As a nod to his friends, Burtt decided to include the Wilhelm scream in the movie, because it turns out the sound a storm trooper makes when falling down a chasm is pretty much the same sound a man makes when getting attacked by an alligator.

In fact, the sound makes it into every Star Wars movie, as well as each Indiana Jones. And basically all the filmmakers you’ve heard of have picked up on the joke, too. Wooley’s iconic scream has been included in The Lord of the Rings, Toy Story, Titanic, and Pirates of the Caribbean. Some estimates put the number of films that have used the clip close to 300. I would attempt to verify that, but there’s a good chance at least a few of those are horror movies.

Nearly 300 Hollywood folks have been attacked and dragged under the water by an alligator because of the otherwise harmless purple people eater.

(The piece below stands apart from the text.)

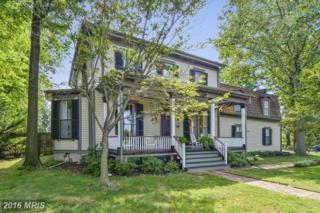104 Jefferson Street W, Rockville, MD 20850 (#MC9764697) :: Pearson Smith Realty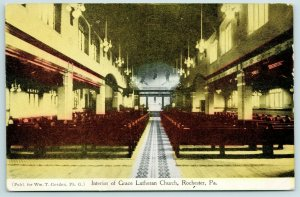 Rochester Pennsylvania~Down the Aisle of Grace Lutheran Church~Side Seats c1910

And that’s pretty scary stuff. Man, I hate Halloween.

A Troublesome Apple and an Ample Supply of Butt Glue

It all started with an apple. Or perhaps it started when Eris, the goddess of discord got her toga in a bunch because she wasn’t invited to a wedding. The problem with offending the goddess of discord is that she’s pretty good at causing trouble. The story goes that Eris crashed the wedding, but only long enough to present a golden apple to the fairest of them all.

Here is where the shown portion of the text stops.